Je pourrais, aujourd’hui, comme tous les jours de l’année ou presque, vous raconter des conneries. Vous en êtes conscients, n’est-ce pas ?
Oui ?
Bien. Je voulais juste être certain que vous êtes pleinement, terriblement conscients de l’immense pouvoir qui est le mien sur ce blog qui est également mien et pour lequel j’ai acheté le nom de domaine jusqu’au 3 février 2012.
Bon, continuons.
Autant vous le dire de suite, et cela n’a pas valeur d’aveu puisque je n’éprouve pas la moindre once de culpabilité, mais je n’ai absolument aucune idée, au moment où je tape ces mots, de ce que va être le sujet de cet article. Aussi, je propose que nous improvisions, que nous tracions un chemin dans la dense blancheur de la page et que voyons où cela nous mène.
A force d’aligner des mots à peu près intelligemment reliés entre eux, je suppose que nous finirons bien par obtenir un ensemble de phrases qui, au final, constitueront un texte et que, faute d’arriver dans un quelque part qui valait la peine que l’on s’y rende, nous atteindrons au moins le fond de la page.
De toute façon, avoir un sujet est une notion surfaite, en ce sens que l’objectif est l’ennemi de l’aventure.
De plus, pendant que vous réfléchissez à la phrase précédente, que vous cherchez si elle veut vraiment dire quelque chose qui valait la peine d’être entendu, je bénéficie d’un certain répit que je peux mettre à profit pour imaginer une suite qui n’ait pas l’air d’en être une.

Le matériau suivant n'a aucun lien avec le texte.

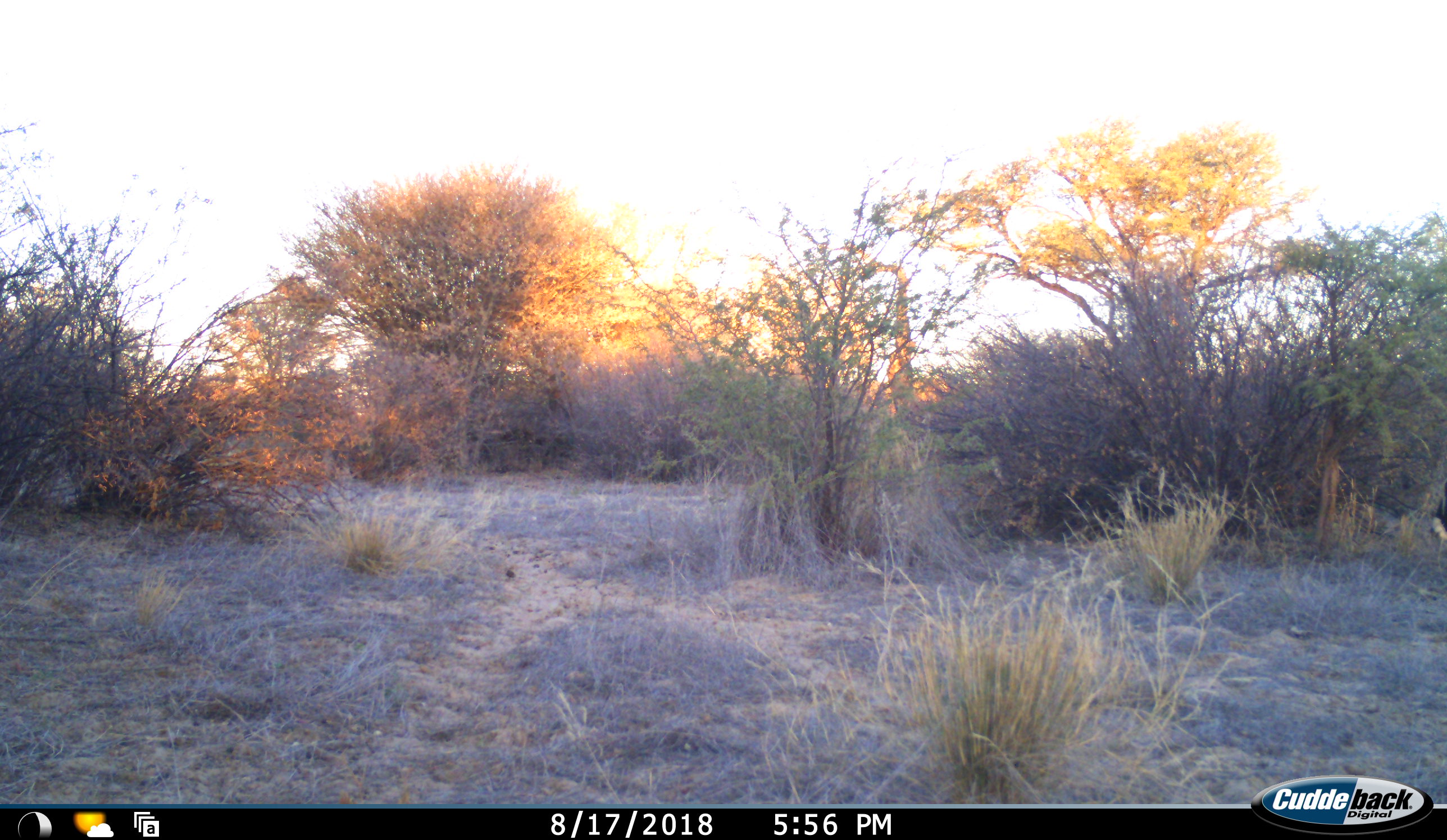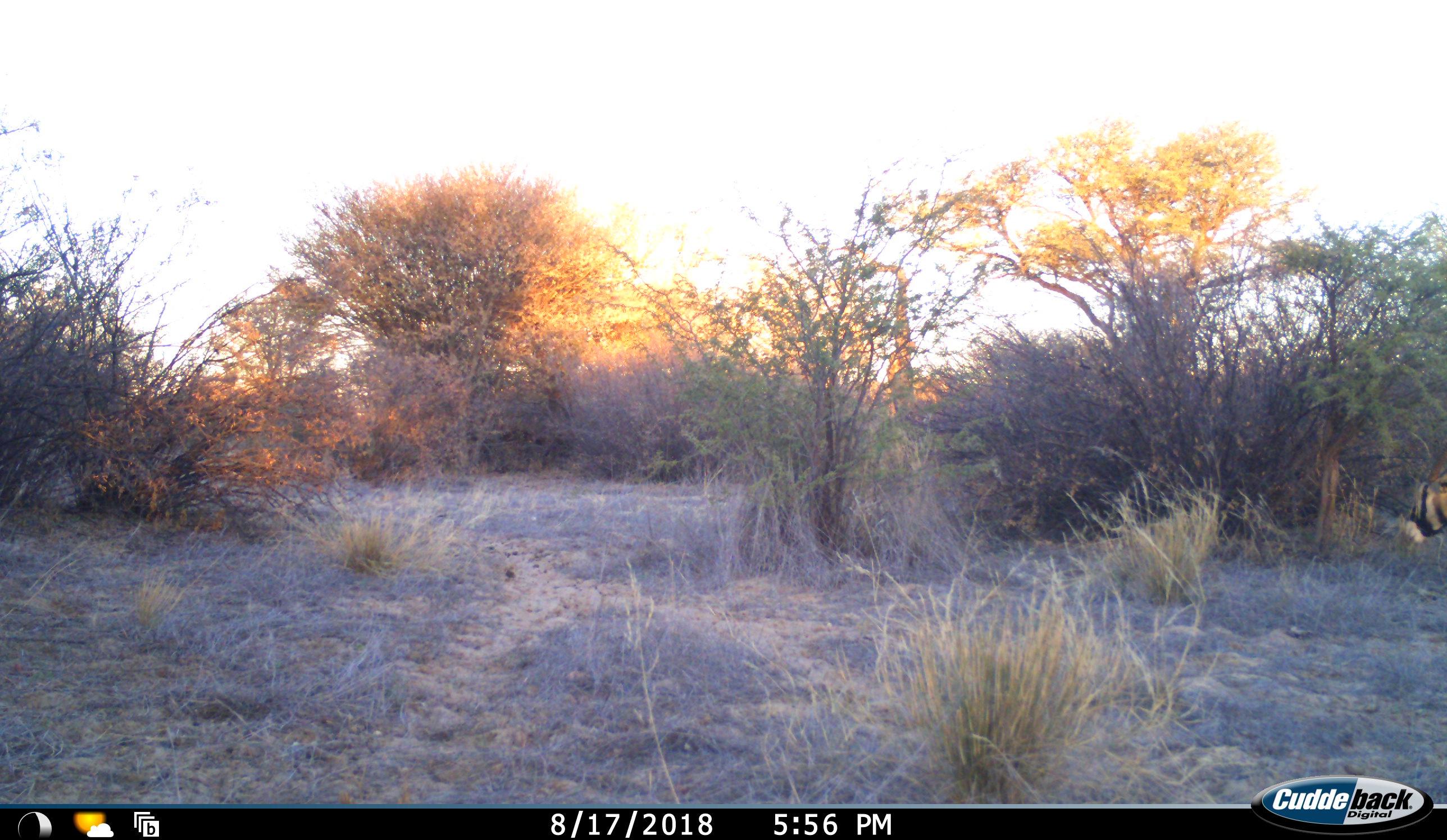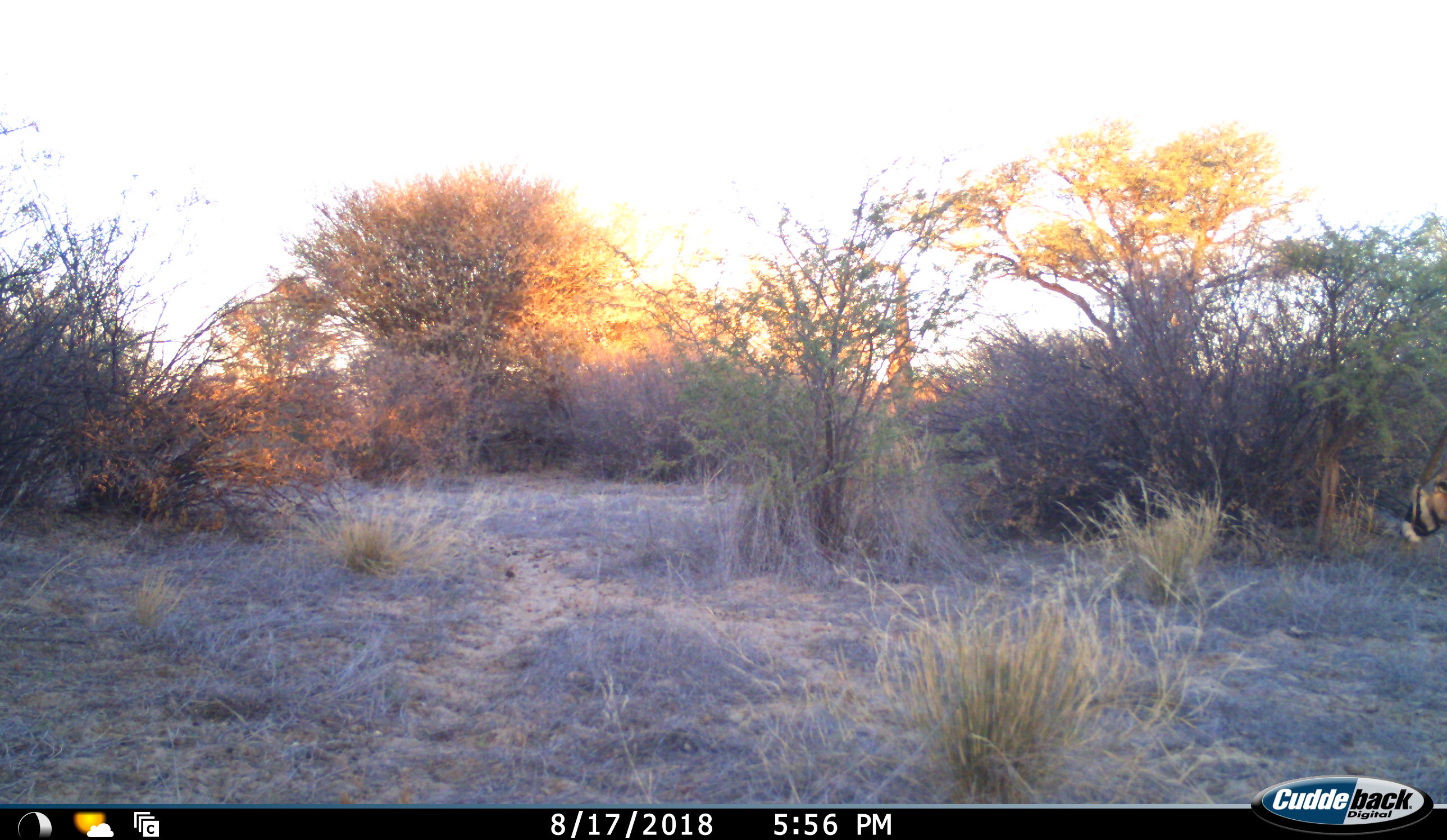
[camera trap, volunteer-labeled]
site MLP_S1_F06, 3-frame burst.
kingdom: Animalia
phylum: Chordata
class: Mammalia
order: Artiodactyla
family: Bovidae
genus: Oryx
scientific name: Oryx gazella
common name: gemsbok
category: oryx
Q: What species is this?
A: Oryx (gemsbok) (Oryx gazella).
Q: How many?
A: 1.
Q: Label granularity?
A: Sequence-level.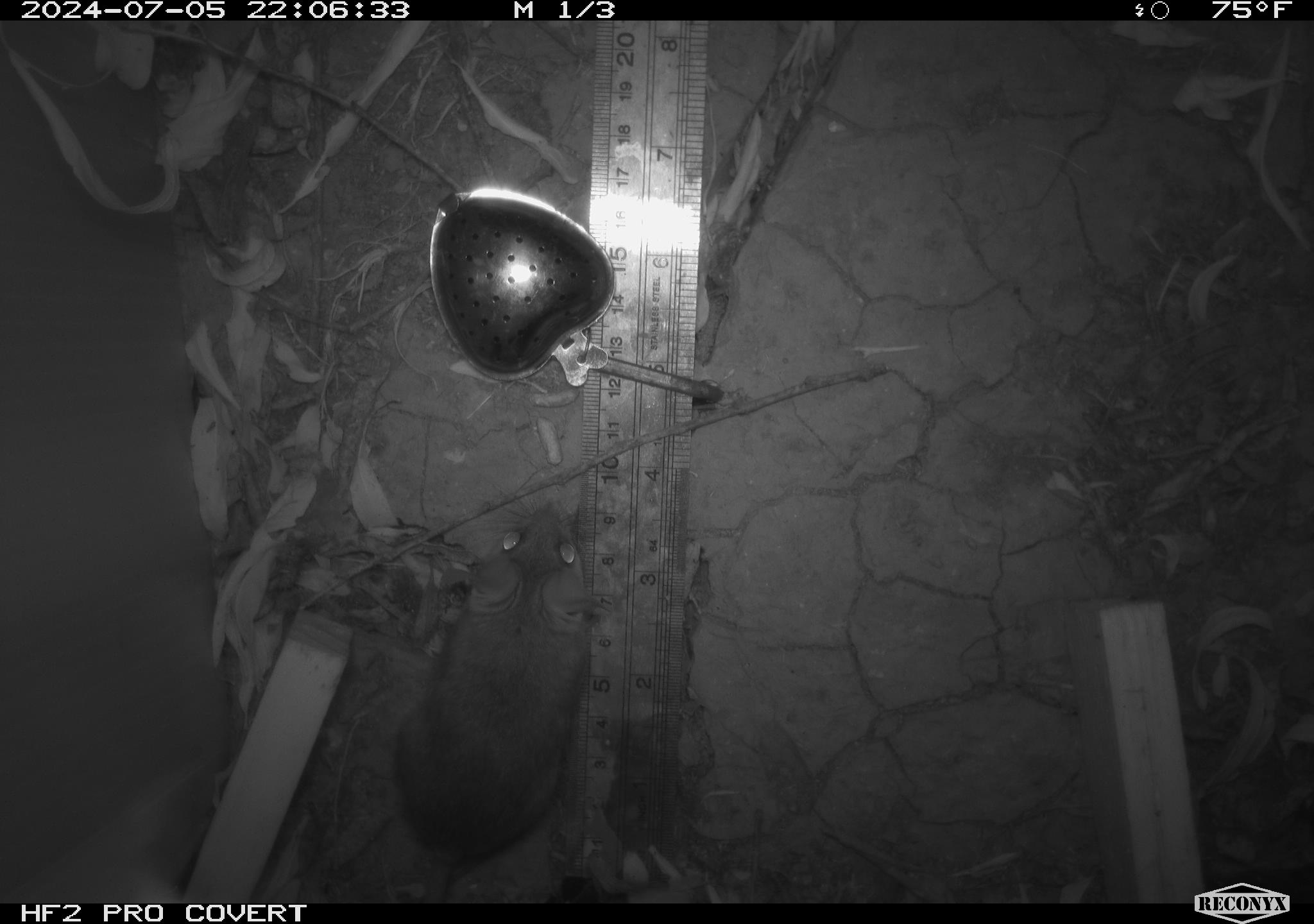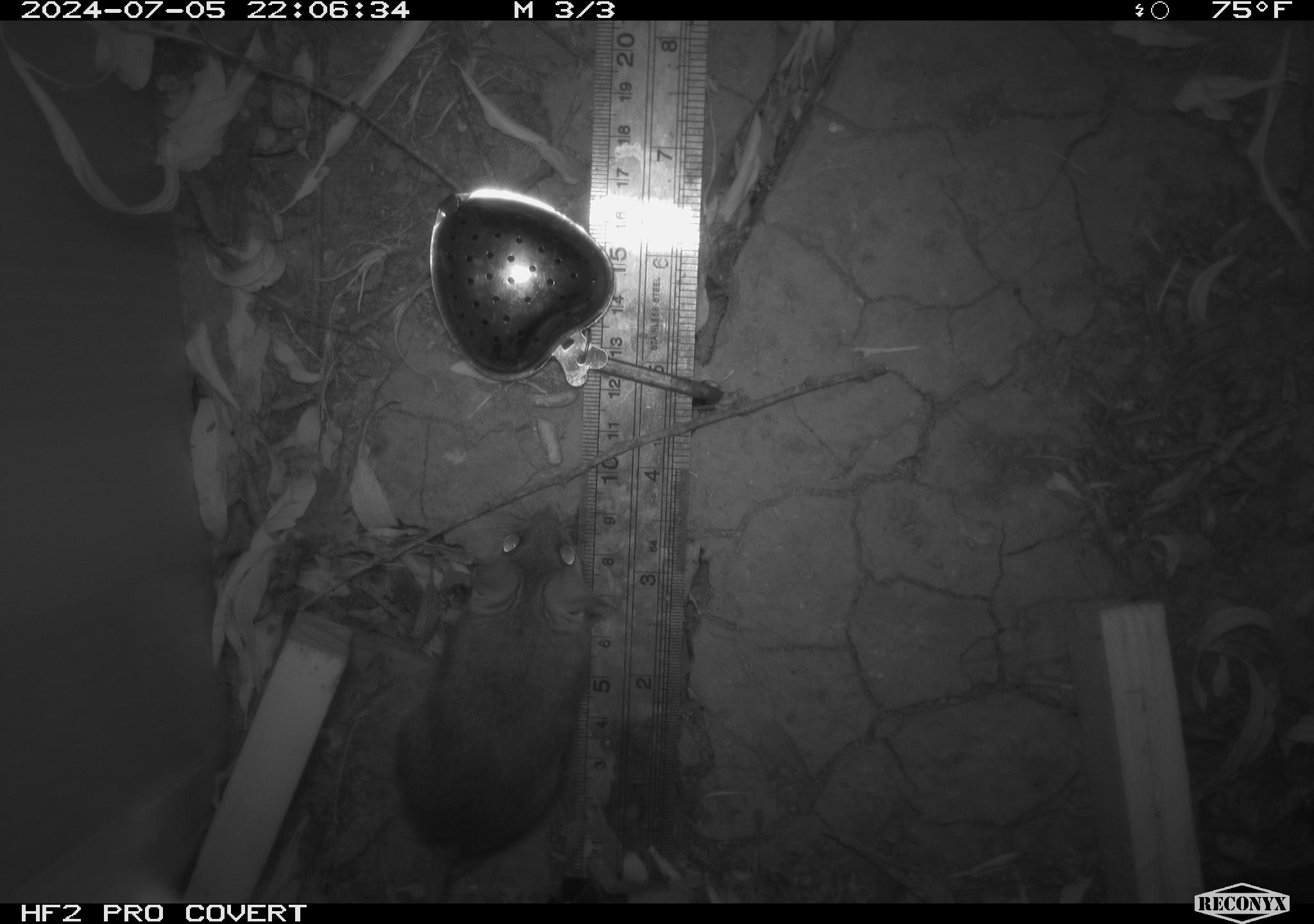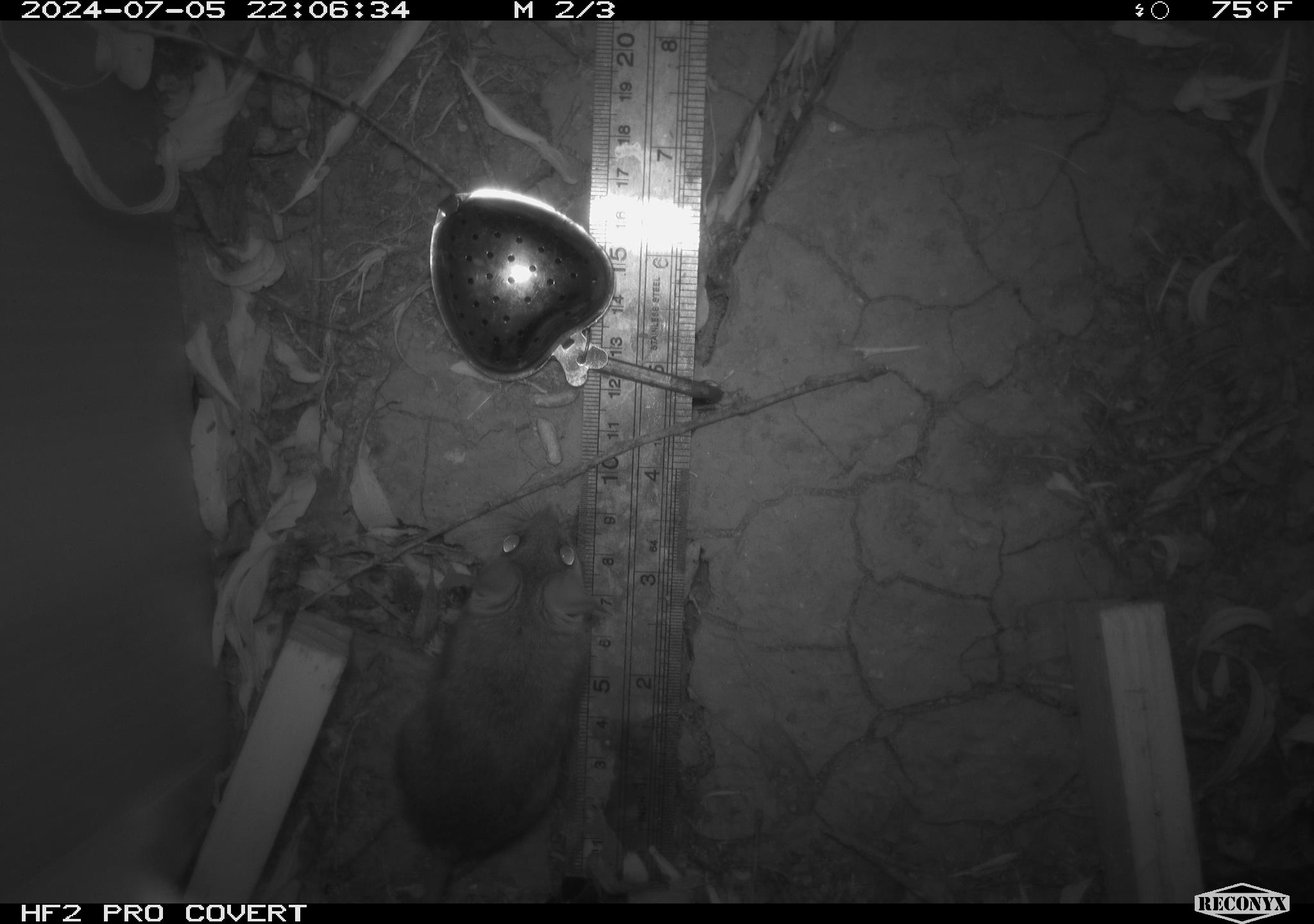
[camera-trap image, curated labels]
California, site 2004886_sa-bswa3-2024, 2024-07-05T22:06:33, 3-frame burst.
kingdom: Animalia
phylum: Chordata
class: Mammalia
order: Rodentia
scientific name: Rodentia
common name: mouse species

Je viens juste de réaliser que, n’ayant pas de sujet, rien, mais alors rien, ne m’oblige à avoir un plan, à faire montre de quelque cohérence qui, du reste, serait en totale contradiction avec cet esprit d’aventure dont je vous ai entretenu au paragraphe précédent et sur lequel vous êtes peut-être encore en train de réfléchir. Bon dieu, je peux sauter du coq à l’âne, de la pomme de terre à la corde. Je peux vous dire que, dehors, le temps est superbe, tellement superbe que c’en est une putain de honte que je reste à l’intérieur alors que rien, pas même vous, ne m’y oblige, puis, sans prévenir, vous signaler que j’écoute Willy DeVille après avoir donné une trentaine de minutes dans du Violent Femmes puis du Prince. Rien ne m’interdit non plus de vous prévenir que, ce matin, Lucy in the Sky a obtenu le renouvellement de sa carte de séjour malgré les menaces du vilain Claude Guéant et alors même qu’elle ne contribue en rien au produit intérieur brut. Tant que nous y sommes, pourquoi ne pas vous avouer que j’envisage de rendre visite à la jeune et jolie maîtresse (d’école) de Petit Pepper au prétexte que je ne comprends pas toutes les rubriques d’un formulaire qu’elle m’a aimablement envoyé.
Non, merde, trop tard. Il est 16 heures 05. Elle a déjà fermé les portes de l’école. Tant pis, j’irai demain. Vers 12 heures 30, quand les gosses seront à la cantine. Peut-être qu’elle me paiera une de ces cigarettes qu’elle fume en douce quand elle s’imagine que personne ne la regarde, ses longs cheveux blonds au vent. J’aime bien, perchées sur le bout de son petit nez, ses lunettes noires dont on ne peut qu’imaginer qu’un opticien Krys les a créées spécialement pour ce nez-là. Et seulement pour ce nez-là.
Bon, mine de rien, le fond de la page approche. Quelque chose se dessine, s’ébauche. Si je me lève de ma chaise et m’éloigne un peu pour regarder l’écran, il est évident que tout cela ressemble de plus à plus à un texte.
Sans compter que le temps avance et que l’heure de la bière approche.
Bref, tout se passe plutôt bien.
Je ne pense pas que vous ayez entendu mais l’album live de Willy DeVille est arrivé à terme et, sans guère d’hésitation, j’ai opté pour Soul Coughing.
Cela sera sûrement passé tout aussi inaperçu de vous mais sachez tout de même qu’avec la précédente remarque nous entamons une deuxième page. Nous sommes donc bien au-delà, non pas de l’objectif puisque nous n’en avions pas, mais des espérances les plus folles. Qui eut cru que nous en arriverions là à cet instant ? Personne. Et c’est peut-être d’ailleurs en cela que réside l’aventure véritable : arriver nulle part contre toute attente à point d’heure.
Et découvrir quelque chose qui justifie peut-être le pénible, l’éprouvant chemin que l’on vient de parcourir à travers la blancheur profonde d’une page autrefois nue.